Segmentation data
==============================
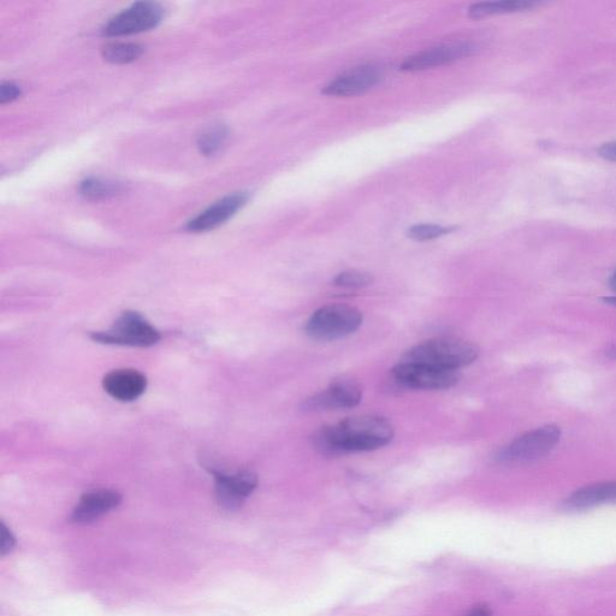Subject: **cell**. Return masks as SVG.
<instances>
[{
    "mask_svg": "<svg viewBox=\"0 0 616 616\" xmlns=\"http://www.w3.org/2000/svg\"><path fill=\"white\" fill-rule=\"evenodd\" d=\"M393 375L406 388L419 390H443L453 388L460 381L458 371L435 369V367L400 361Z\"/></svg>",
    "mask_w": 616,
    "mask_h": 616,
    "instance_id": "cell-7",
    "label": "cell"
},
{
    "mask_svg": "<svg viewBox=\"0 0 616 616\" xmlns=\"http://www.w3.org/2000/svg\"><path fill=\"white\" fill-rule=\"evenodd\" d=\"M372 282L373 278L371 275L366 274V272L360 271L341 272V274L337 275L334 280L335 286L347 289H360L369 287Z\"/></svg>",
    "mask_w": 616,
    "mask_h": 616,
    "instance_id": "cell-21",
    "label": "cell"
},
{
    "mask_svg": "<svg viewBox=\"0 0 616 616\" xmlns=\"http://www.w3.org/2000/svg\"><path fill=\"white\" fill-rule=\"evenodd\" d=\"M453 228L441 227L436 224H418L408 229V238L414 241H430L452 233Z\"/></svg>",
    "mask_w": 616,
    "mask_h": 616,
    "instance_id": "cell-20",
    "label": "cell"
},
{
    "mask_svg": "<svg viewBox=\"0 0 616 616\" xmlns=\"http://www.w3.org/2000/svg\"><path fill=\"white\" fill-rule=\"evenodd\" d=\"M122 496L115 490H93L81 497L71 514V520L77 524H88L102 518L112 509L121 505Z\"/></svg>",
    "mask_w": 616,
    "mask_h": 616,
    "instance_id": "cell-13",
    "label": "cell"
},
{
    "mask_svg": "<svg viewBox=\"0 0 616 616\" xmlns=\"http://www.w3.org/2000/svg\"><path fill=\"white\" fill-rule=\"evenodd\" d=\"M465 616H493V612H491V609L488 606L481 604V606H476L471 609Z\"/></svg>",
    "mask_w": 616,
    "mask_h": 616,
    "instance_id": "cell-25",
    "label": "cell"
},
{
    "mask_svg": "<svg viewBox=\"0 0 616 616\" xmlns=\"http://www.w3.org/2000/svg\"><path fill=\"white\" fill-rule=\"evenodd\" d=\"M21 94L20 86H17L14 82H3L0 85V103L2 104L14 102Z\"/></svg>",
    "mask_w": 616,
    "mask_h": 616,
    "instance_id": "cell-22",
    "label": "cell"
},
{
    "mask_svg": "<svg viewBox=\"0 0 616 616\" xmlns=\"http://www.w3.org/2000/svg\"><path fill=\"white\" fill-rule=\"evenodd\" d=\"M610 287H612V289L614 290V292L616 293V272L615 274L612 276V278H610Z\"/></svg>",
    "mask_w": 616,
    "mask_h": 616,
    "instance_id": "cell-26",
    "label": "cell"
},
{
    "mask_svg": "<svg viewBox=\"0 0 616 616\" xmlns=\"http://www.w3.org/2000/svg\"><path fill=\"white\" fill-rule=\"evenodd\" d=\"M79 191L86 199L104 200L124 193L126 186L122 182L102 179V177H88L80 183Z\"/></svg>",
    "mask_w": 616,
    "mask_h": 616,
    "instance_id": "cell-17",
    "label": "cell"
},
{
    "mask_svg": "<svg viewBox=\"0 0 616 616\" xmlns=\"http://www.w3.org/2000/svg\"><path fill=\"white\" fill-rule=\"evenodd\" d=\"M229 139V129L223 124H217L204 130L198 138V148L206 157L215 156L222 150Z\"/></svg>",
    "mask_w": 616,
    "mask_h": 616,
    "instance_id": "cell-18",
    "label": "cell"
},
{
    "mask_svg": "<svg viewBox=\"0 0 616 616\" xmlns=\"http://www.w3.org/2000/svg\"><path fill=\"white\" fill-rule=\"evenodd\" d=\"M537 2L533 0H500V2H483L473 4L469 9L472 19H482L491 15L519 13L536 8Z\"/></svg>",
    "mask_w": 616,
    "mask_h": 616,
    "instance_id": "cell-16",
    "label": "cell"
},
{
    "mask_svg": "<svg viewBox=\"0 0 616 616\" xmlns=\"http://www.w3.org/2000/svg\"><path fill=\"white\" fill-rule=\"evenodd\" d=\"M103 387L111 398L122 402H130L139 399L145 393L147 379L141 372L136 370H115L104 377Z\"/></svg>",
    "mask_w": 616,
    "mask_h": 616,
    "instance_id": "cell-14",
    "label": "cell"
},
{
    "mask_svg": "<svg viewBox=\"0 0 616 616\" xmlns=\"http://www.w3.org/2000/svg\"><path fill=\"white\" fill-rule=\"evenodd\" d=\"M144 53V47L139 44L117 43L104 47L103 57L112 64H128L135 62Z\"/></svg>",
    "mask_w": 616,
    "mask_h": 616,
    "instance_id": "cell-19",
    "label": "cell"
},
{
    "mask_svg": "<svg viewBox=\"0 0 616 616\" xmlns=\"http://www.w3.org/2000/svg\"><path fill=\"white\" fill-rule=\"evenodd\" d=\"M363 324V313L349 305L335 304L319 308L308 319L305 333L313 340L336 341L352 335Z\"/></svg>",
    "mask_w": 616,
    "mask_h": 616,
    "instance_id": "cell-3",
    "label": "cell"
},
{
    "mask_svg": "<svg viewBox=\"0 0 616 616\" xmlns=\"http://www.w3.org/2000/svg\"><path fill=\"white\" fill-rule=\"evenodd\" d=\"M610 502H616L614 482L586 485L568 497L564 507L566 511H585Z\"/></svg>",
    "mask_w": 616,
    "mask_h": 616,
    "instance_id": "cell-15",
    "label": "cell"
},
{
    "mask_svg": "<svg viewBox=\"0 0 616 616\" xmlns=\"http://www.w3.org/2000/svg\"><path fill=\"white\" fill-rule=\"evenodd\" d=\"M163 19L164 9L161 4L138 2L106 23L103 34L108 37H123L147 32L161 25Z\"/></svg>",
    "mask_w": 616,
    "mask_h": 616,
    "instance_id": "cell-5",
    "label": "cell"
},
{
    "mask_svg": "<svg viewBox=\"0 0 616 616\" xmlns=\"http://www.w3.org/2000/svg\"><path fill=\"white\" fill-rule=\"evenodd\" d=\"M478 353V348L469 341L436 339L411 348L401 361L435 369L458 371L461 367L475 363Z\"/></svg>",
    "mask_w": 616,
    "mask_h": 616,
    "instance_id": "cell-2",
    "label": "cell"
},
{
    "mask_svg": "<svg viewBox=\"0 0 616 616\" xmlns=\"http://www.w3.org/2000/svg\"><path fill=\"white\" fill-rule=\"evenodd\" d=\"M394 438V428L388 419L360 416L325 426L313 438L316 448L324 455L371 452L387 446Z\"/></svg>",
    "mask_w": 616,
    "mask_h": 616,
    "instance_id": "cell-1",
    "label": "cell"
},
{
    "mask_svg": "<svg viewBox=\"0 0 616 616\" xmlns=\"http://www.w3.org/2000/svg\"><path fill=\"white\" fill-rule=\"evenodd\" d=\"M477 51L476 45L471 43H455L432 47V49L417 53V55L408 57L401 64V70L404 71H423L441 65L450 64L460 59L469 57Z\"/></svg>",
    "mask_w": 616,
    "mask_h": 616,
    "instance_id": "cell-12",
    "label": "cell"
},
{
    "mask_svg": "<svg viewBox=\"0 0 616 616\" xmlns=\"http://www.w3.org/2000/svg\"><path fill=\"white\" fill-rule=\"evenodd\" d=\"M207 469L215 477L218 505L228 511L239 509L247 497L257 489L258 477L252 471L225 473L212 466H207Z\"/></svg>",
    "mask_w": 616,
    "mask_h": 616,
    "instance_id": "cell-8",
    "label": "cell"
},
{
    "mask_svg": "<svg viewBox=\"0 0 616 616\" xmlns=\"http://www.w3.org/2000/svg\"><path fill=\"white\" fill-rule=\"evenodd\" d=\"M248 199L250 195L246 192L229 194L219 199L199 213L197 217L191 219L187 224V230L191 233H206V231L221 227L247 204Z\"/></svg>",
    "mask_w": 616,
    "mask_h": 616,
    "instance_id": "cell-10",
    "label": "cell"
},
{
    "mask_svg": "<svg viewBox=\"0 0 616 616\" xmlns=\"http://www.w3.org/2000/svg\"><path fill=\"white\" fill-rule=\"evenodd\" d=\"M598 153H600V156L606 159V161L616 163V140L603 144L598 148Z\"/></svg>",
    "mask_w": 616,
    "mask_h": 616,
    "instance_id": "cell-24",
    "label": "cell"
},
{
    "mask_svg": "<svg viewBox=\"0 0 616 616\" xmlns=\"http://www.w3.org/2000/svg\"><path fill=\"white\" fill-rule=\"evenodd\" d=\"M561 431L558 426L547 425L520 436L497 456L502 462H527L542 458L552 452L559 443Z\"/></svg>",
    "mask_w": 616,
    "mask_h": 616,
    "instance_id": "cell-6",
    "label": "cell"
},
{
    "mask_svg": "<svg viewBox=\"0 0 616 616\" xmlns=\"http://www.w3.org/2000/svg\"><path fill=\"white\" fill-rule=\"evenodd\" d=\"M91 339L103 345L146 348L161 341L162 335L140 313L127 311L109 330L93 333Z\"/></svg>",
    "mask_w": 616,
    "mask_h": 616,
    "instance_id": "cell-4",
    "label": "cell"
},
{
    "mask_svg": "<svg viewBox=\"0 0 616 616\" xmlns=\"http://www.w3.org/2000/svg\"><path fill=\"white\" fill-rule=\"evenodd\" d=\"M604 301L608 302L610 305H616V296H614V298H606Z\"/></svg>",
    "mask_w": 616,
    "mask_h": 616,
    "instance_id": "cell-27",
    "label": "cell"
},
{
    "mask_svg": "<svg viewBox=\"0 0 616 616\" xmlns=\"http://www.w3.org/2000/svg\"><path fill=\"white\" fill-rule=\"evenodd\" d=\"M363 399L361 385L349 377H340L330 383L323 393L311 396L302 404V410L317 412L345 410L358 406Z\"/></svg>",
    "mask_w": 616,
    "mask_h": 616,
    "instance_id": "cell-9",
    "label": "cell"
},
{
    "mask_svg": "<svg viewBox=\"0 0 616 616\" xmlns=\"http://www.w3.org/2000/svg\"><path fill=\"white\" fill-rule=\"evenodd\" d=\"M383 71L377 65H361L336 77L322 91L325 96L353 97L370 91L381 82Z\"/></svg>",
    "mask_w": 616,
    "mask_h": 616,
    "instance_id": "cell-11",
    "label": "cell"
},
{
    "mask_svg": "<svg viewBox=\"0 0 616 616\" xmlns=\"http://www.w3.org/2000/svg\"><path fill=\"white\" fill-rule=\"evenodd\" d=\"M15 547V537L10 532L7 526L2 523L0 525V555H7Z\"/></svg>",
    "mask_w": 616,
    "mask_h": 616,
    "instance_id": "cell-23",
    "label": "cell"
}]
</instances>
==============================
Convert the stretch from the start of the items through the line containing "375L406 388L419 390H443L453", both ends included, into a numbered list with one line per entry. Omit blank lines and leave the pictures out.

- **TASK ANSWER**:
1. Subject: **cell**. Return masks as SVG.
2. <instances>
3. [{
4.     "mask_svg": "<svg viewBox=\"0 0 616 616\" xmlns=\"http://www.w3.org/2000/svg\"><path fill=\"white\" fill-rule=\"evenodd\" d=\"M393 375L406 388L419 390H443L453 388L460 381L458 371L435 369V367L400 361Z\"/></svg>",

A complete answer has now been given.